***** Source document *****

Tax News Update    Email this document    Print this document  

March 8, 2023
2023-0436

Montana expected to adopt single sales factor apportionment, reduce top individual tax rate and net-long term capital gains deduction, increase business property tax exemption

The Montana legislature approved multiple pieces of legislation that were part of Governor Greg Gianforte's budget proposal. Once enacted, the legislation will adopt a single sales factor apportionment formula, reduce Montana's top individual income tax rate, replace the net-long term capital gain deduction with a tiered-rate system and increase the business equipment property tax exemption. The governor is expected to sign these bills in the coming days.

Single-factor apportionment

Under current law, Montana income is apportioned using a double-weighted sales factor, which was implemented for tax years beginning after June 30, 2021. See Tax Alert 2021-0859. Before the 2021 change, Montana used an evenly weighted three-factor apportionment formula.

SB 124 would move Montana to a single sales factor apportionment formula for tax years beginning after December 31, 2024. The legislature had considered immediate adoption of the single sales factor but decided to delay implementation of this change.

Individual income tax rate

In 2021, the legislature enacted SB 399, which reduced the number of income tax brackets to two starting in 2024. Under SB 399, a 4.7% tax rate applies to $20,500 or less of taxable income for single filers ($41,000 for married couples filing jointly), while a 6.5% tax rate applies to taxable income above $20,500 for single filers ($41,000 for married couples filing jointly).

SB 121, however, would reduce the rate on the top bracket from 6.5% to 5.9% starting in 2024.

SB 121 also would increase Montana's Earned Income Tax Credit from 3% of the federal credit to 10%. This change would become effective in 2024.

*****

Answer these from the Montana tax update:
(a) SB 124 would use a single sales factor formula for tax years starting after what date?
(b) Under SB 121, what would the top income tax bracket rate change from and to?
(c) SB 121 would raise Montana's Earned Income Tax Credit from what share of the federal credit to what share?

***** Data excerpts *****

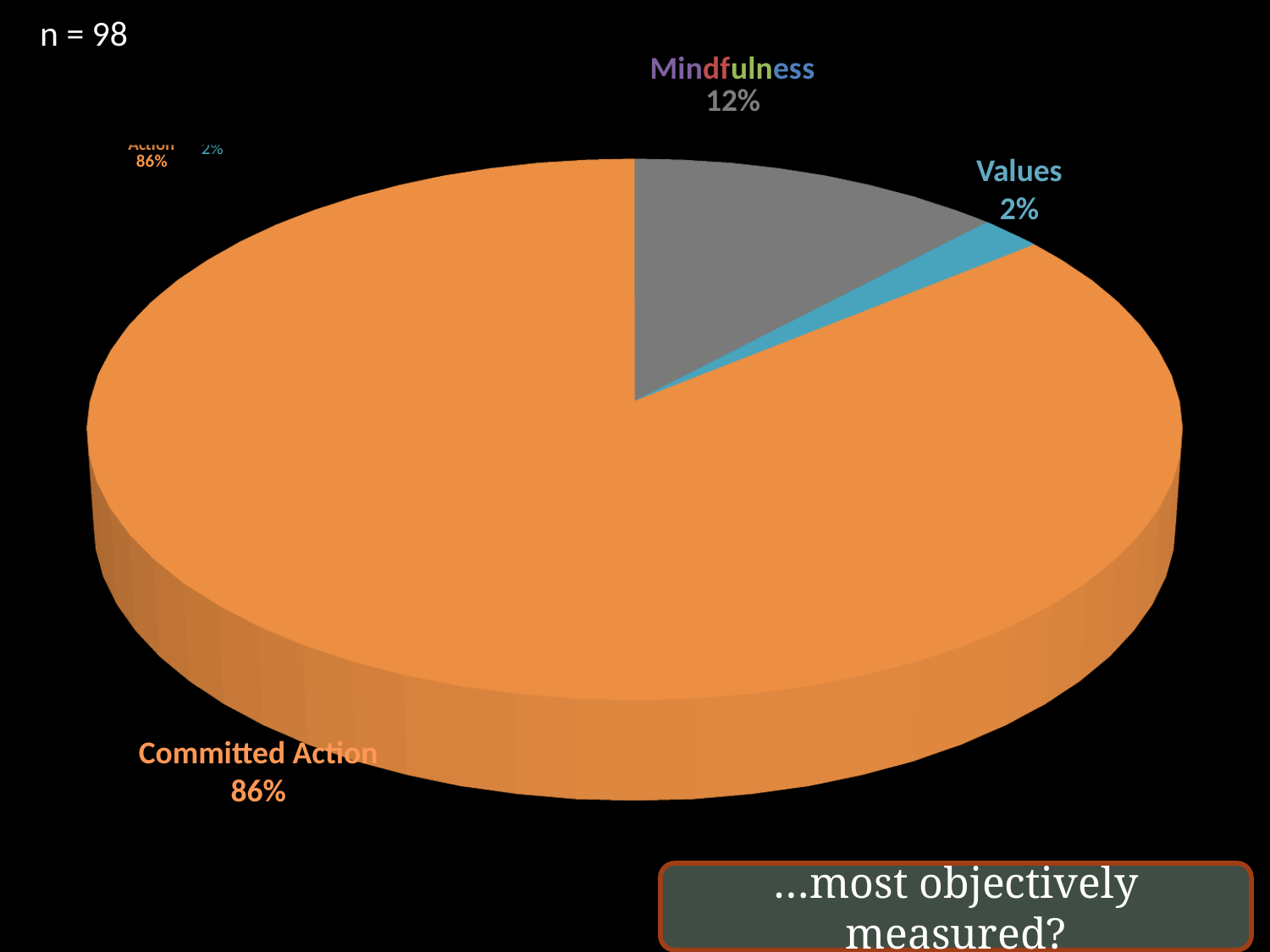
How many slices does the pie chart have? 3 What is the difference in percentage points between Mindfulness and Values? 10 What is the difference in percentage points between Committed Action and Mindfulness? 74 What sample size (n) is stated on the slide? n = 98 Which is larger, the Mindfulness slice or the Values slice? Mindfulness Which category has the smallest slice of the pie? Values What share of the pie does Values have? 2% What share of the pie does Committed Action have? 86% What share of the pie does Mindfulness have? 12% Which category has the largest slice of the pie? Committed Action What kind of chart is shown on the slide? pie chart What colour is the Committed Action slice? orange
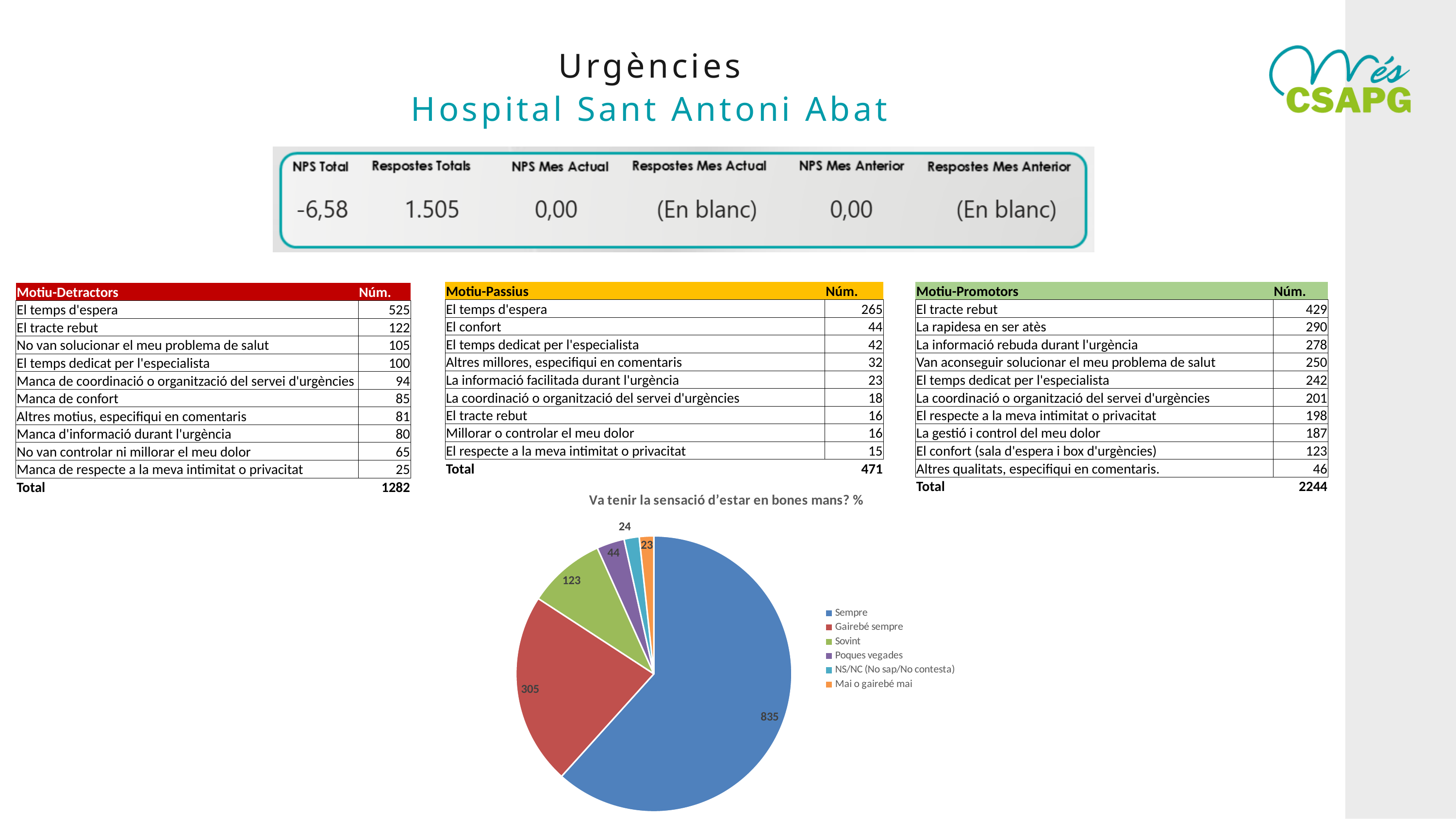
What is the difference between the values for 'Sempre' and 'Gairebé sempre' in the pie chart? 530 What is the value for 'Poques vegades' in the pie chart? 44 What is the value for 'Sempre' in the pie chart? 835 Which is larger in the pie chart, 'Sovint' or 'Poques vegades'? Sovint Which category has the largest slice in the pie chart? Sempre What is the value for 'Gairebé sempre' in the pie chart? 305 How many slices does the pie chart have? 6 What is the value for 'Sovint' in the pie chart? 123 How many entries does the legend of the pie chart list? 6 What colour is the 'Gairebé sempre' slice in the pie chart? red What kind of chart is shown on the slide? pie chart What is the title of the pie chart? Va tenir la sensació d'estar en bones mans? %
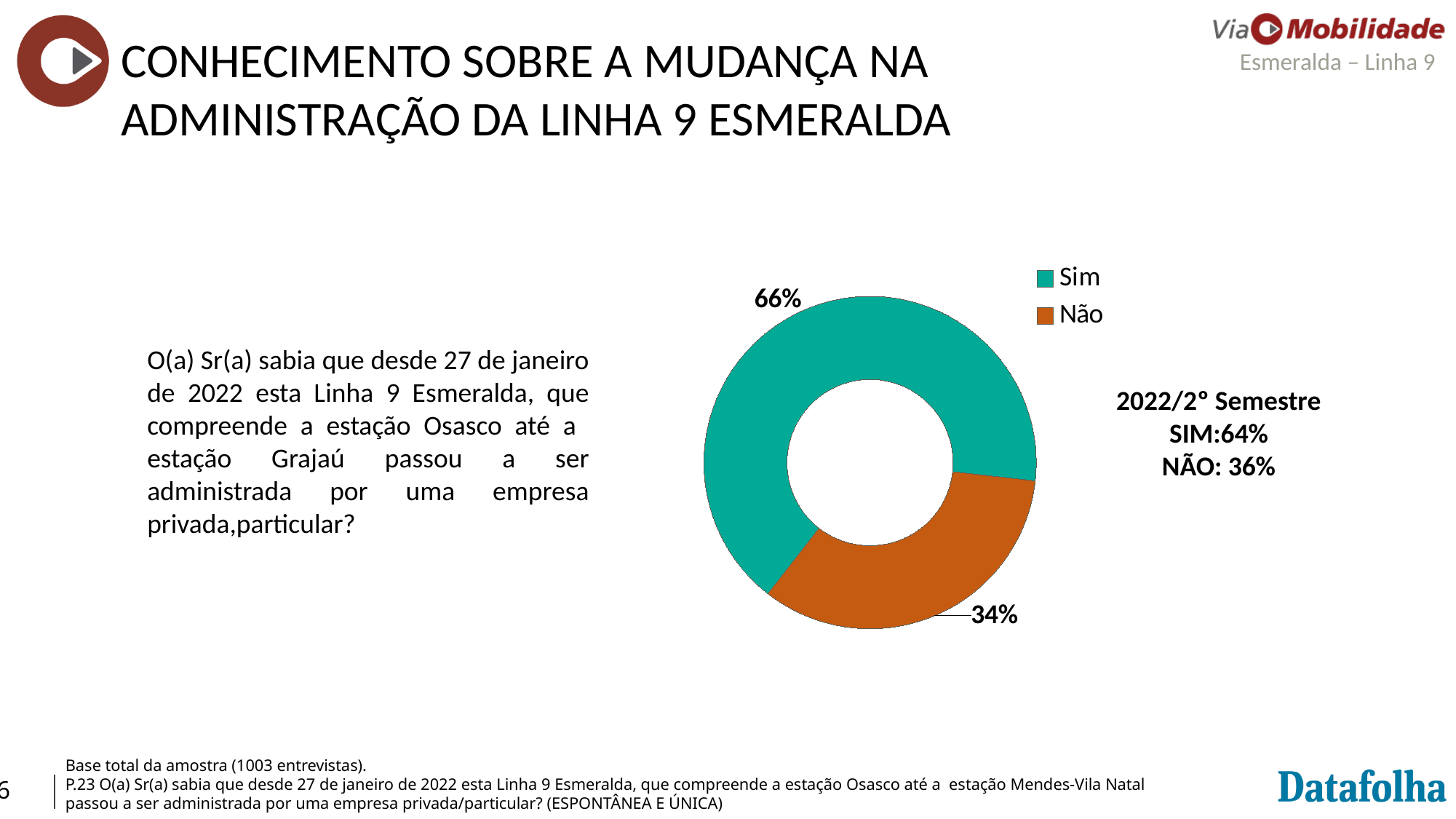
Which category has the smallest share of the pie chart? Não What colour is the "Não" slice in the pie chart? Orange (brown) Which category has the largest share of the pie chart? Sim Which slice is larger, "Sim" or "Não"? Sim How many slices does the pie chart have? 2 What colour is the "Sim" slice in the pie chart? Teal (green) What is the difference in percentage points between the "Sim" and "Não" slices? 32 What share of the pie does the "Não" slice represent? 34% What kind of chart is shown on the slide? Pie chart (donut) What percentage of the pie chart is labelled "Sim"? 66% What percentage of the pie chart is labelled "Não"? 34% How many entries does the chart legend list? 2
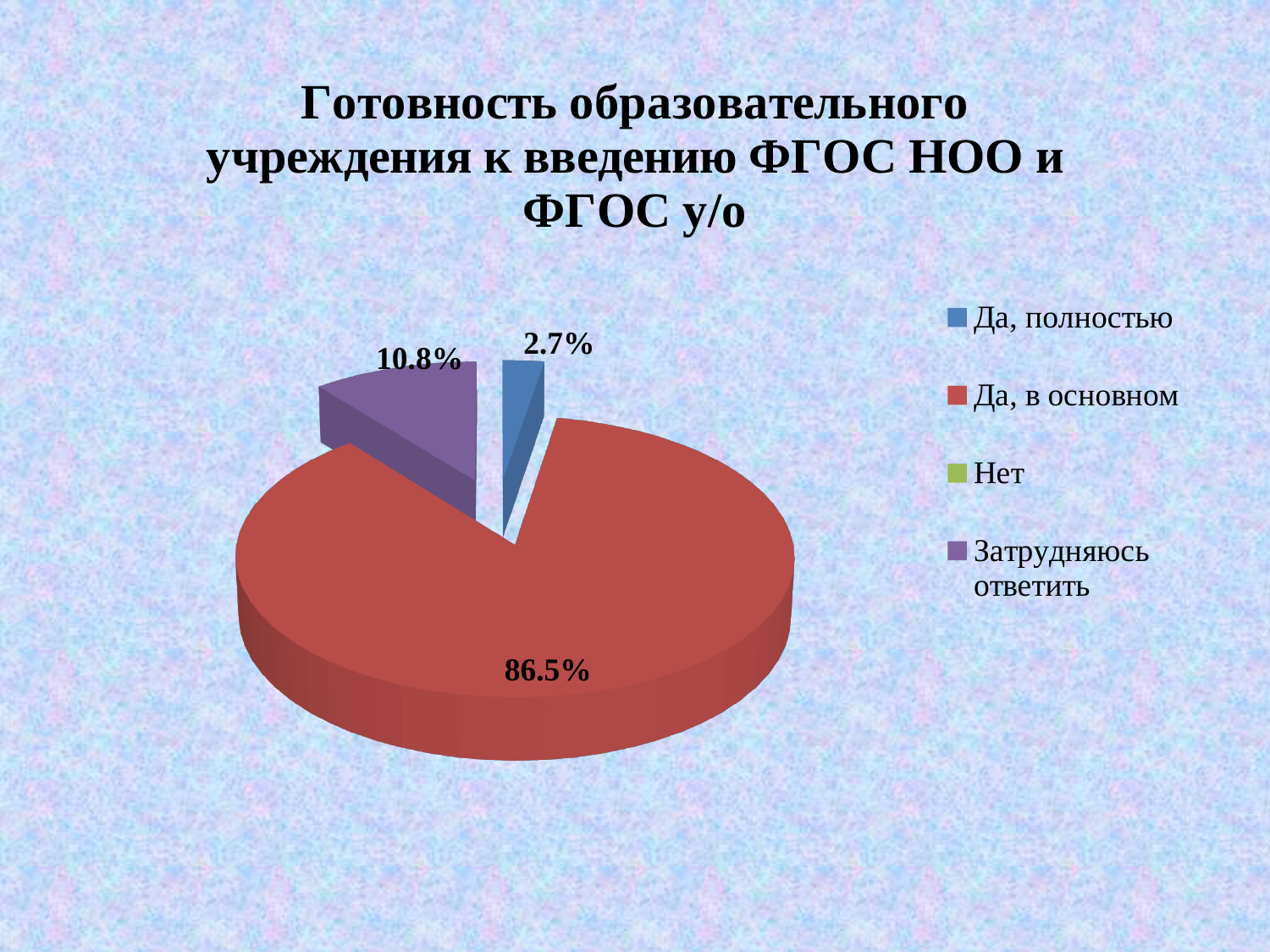
What is the difference in percentage points between "Затрудняюсь ответить" and "Да, полностью"? 8.1 What share of the pie does "Да, полностью" represent? 2.7% How many slices have a percentage label printed on the chart? 3 How many categories does the legend list? 4 What share of the pie does "Да, в основном" represent? 86.5% Which is larger, the slice for "Затрудняюсь ответить" or the slice for "Да, полностью"? Затрудняюсь ответить What share of the pie does "Затрудняюсь ответить" represent? 10.8% What is the difference in percentage points between "Да, в основном" and "Затрудняюсь ответить"? 75.7 What kind of chart is shown on the slide? Pie chart Which of the labeled slices is the smallest? Да, полностью Which category has the largest slice of the pie? Да, в основном What colour represents "Да, в основном" in the chart? Red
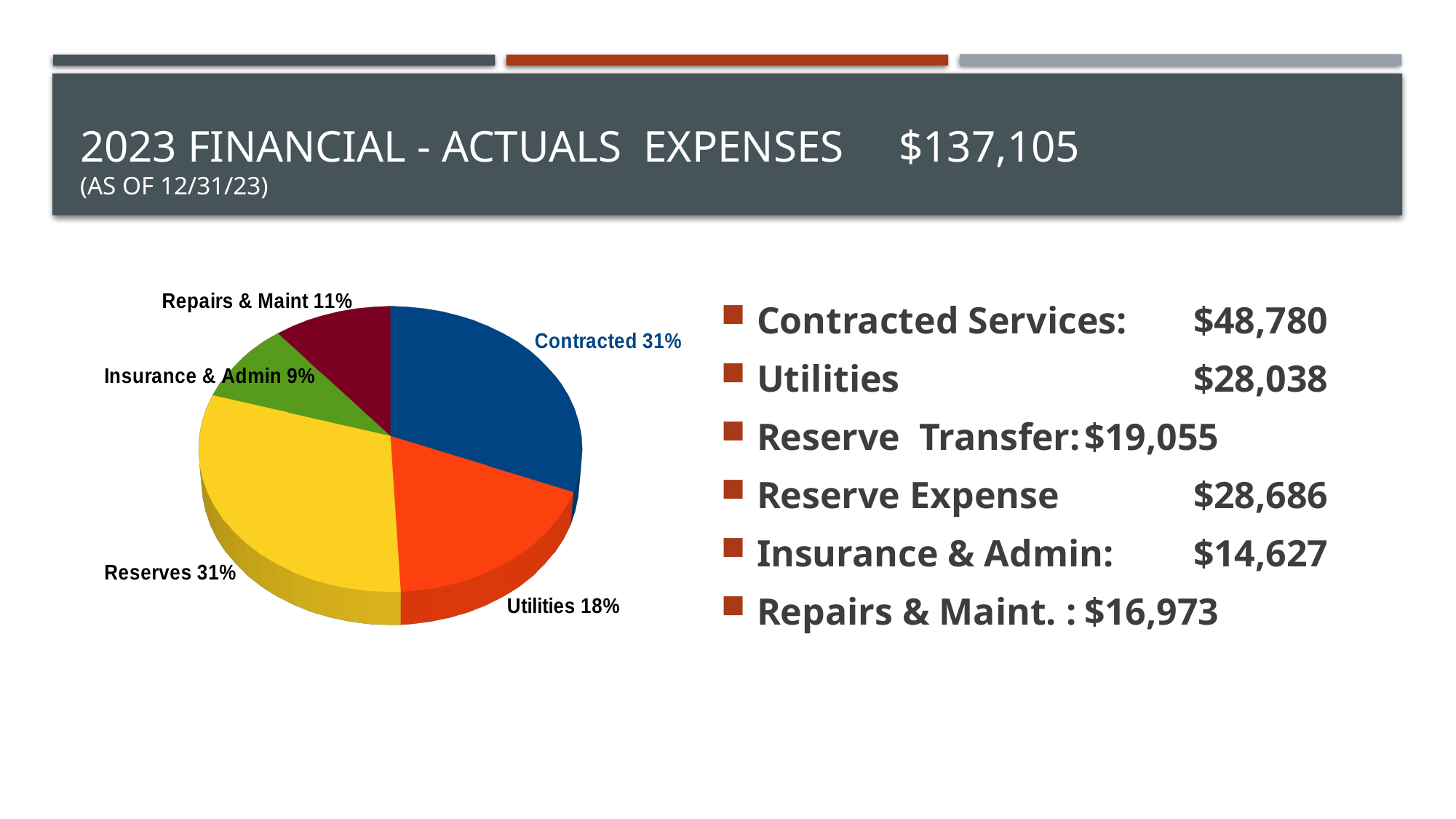
Which slice of the pie chart has the smallest share? Insurance & Admin What colour is the Contracted slice in the pie chart? Blue By how many percentage points does the Utilities slice exceed the Insurance & Admin slice? 9 percentage points What percentage is shown for Insurance & Admin in the pie chart? 9% What percentage is shown for Reserves in the pie chart? 31% What kind of chart is shown on the slide? Pie chart How many slices does the pie chart have? 5 What percentage of the pie chart is labelled Contracted? 31% What percentage is shown for Repairs & Maint in the pie chart? 11% Which slice is larger in the pie chart, Utilities or Repairs & Maint? Utilities What share does the Utilities slice show in the pie chart? 18% By how many percentage points does the Repairs & Maint slice exceed the Insurance & Admin slice? 2 percentage points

*****

▶ _Solution_
(a) December 31, 2024
(b) From 6.5% to 5.9%
(c) From 3% to 10%